First Rain

We have been burning but now it is raining, the earth sighs with relief, the crisp risk eases. I stare into the black pool, beads of good oil hovering on the surface, I drink deep from the good hot black pool, and return to my senses. In my peripheral I see a familiar flash of black as the cat sneaks by and then I feel her fur on my feet, then claws, then teeth – checking in. 

I have been waiting for this, I was warned and I listened. We are burning, we have burned. We came from stardust and we will return to stardust. This is the order of things, of entropy, of impermanence. 

Making meaning in the inevitable dark is today’s challenge. The grip of panic, of the need to control and plan and mitigate – eases away and finds ground. Kneading the dough to make bread, straining the elderflower tincture which looks like protein rich piss but which will stop you from sneezing next May, if we make it. No, stop that. 

Picking the ripening blueberries, leaving a few for the birds because that’s karma and karma soothes – once you get what it means. 

I learnt what Karma means at a Buddhist evening class, run at the local centre that used to be a convent on the brow of a hill, overlooking the growing choking smoldering city. Proudly making knives and forks but mainly bombs and guns. Making a few people rich and a lot of people dead.

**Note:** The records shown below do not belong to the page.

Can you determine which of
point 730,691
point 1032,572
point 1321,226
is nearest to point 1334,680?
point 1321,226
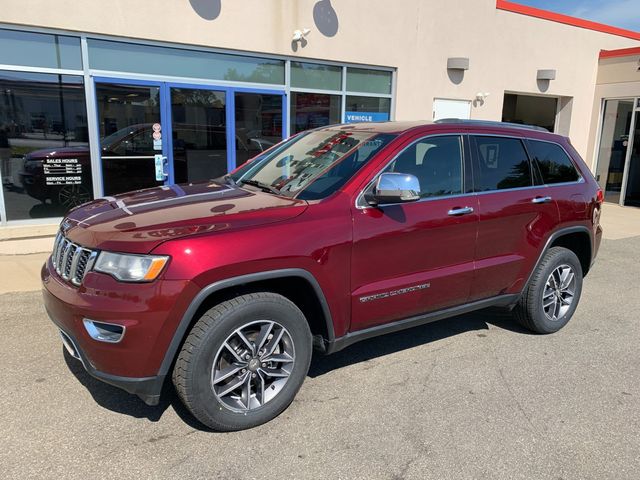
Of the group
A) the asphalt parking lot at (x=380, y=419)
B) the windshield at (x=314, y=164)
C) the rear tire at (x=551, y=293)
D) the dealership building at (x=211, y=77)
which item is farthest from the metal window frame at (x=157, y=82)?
the rear tire at (x=551, y=293)

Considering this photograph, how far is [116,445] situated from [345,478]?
4.31 feet

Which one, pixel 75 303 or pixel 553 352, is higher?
pixel 75 303

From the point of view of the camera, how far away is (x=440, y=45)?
11117 mm

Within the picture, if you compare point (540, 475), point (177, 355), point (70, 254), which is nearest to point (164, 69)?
point (70, 254)

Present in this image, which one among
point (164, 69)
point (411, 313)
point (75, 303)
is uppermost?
point (164, 69)

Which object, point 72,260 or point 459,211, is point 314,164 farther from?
point 72,260

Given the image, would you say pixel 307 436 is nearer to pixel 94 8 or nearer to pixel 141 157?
pixel 141 157

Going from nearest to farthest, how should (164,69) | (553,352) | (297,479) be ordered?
(297,479) → (553,352) → (164,69)

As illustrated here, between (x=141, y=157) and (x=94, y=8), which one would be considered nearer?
(x=94, y=8)

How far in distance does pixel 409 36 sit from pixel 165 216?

I learnt that karma isn’t an exchange value commodity that you earn through good behaviour, as I had always understood it to be. It is an intrinsic value state of being. You figure a good way to live and then you live it. You don’t wait for other people to sign up, you just start to do, to be, to put out  the goodness, and you do it with open handed generosity rather than waiting for your reward. And do you know what? It works. 

When I think about the misery of others, which I do a lot, it seems to well up from a deep seated sense of resentment at the way other people behave. And there really is no escaping that if you don’t just figure out another way to be. 

So you leave the blueberries for the birds because you think it’s the right thing to do. You don’t battle against the birds for the berries, hating the birds more with every passing summer as they survive by snacking on your hobby. Adding netting and lazers and fake crows until you are a wizened knot of entitlement and rage. 

This lesson applies to most areas of life but it is hard not to give in to the rage. I’m not saying the rage isn’t real. 

I am expecting the rage to overwhelm me sometime soon as my wisdom swells beyond the capacity of others to accept my wisdom. 

I see this happening already, I see others casually adopt the last thing I said as their own thought – as though my words are now an imperceptible miasma. I am spoken over, I am dismissed and ignored in the most gentle and benevolent of ways – I notice, I get up and leave the room and it all carries on as I settle quietly somewhere else. There must be a way to translate this invisibility into a superpower? Invisibility was always my fantasy super power (ideally combined with the ability to teleport) – so now I have it, what am I going to do with it?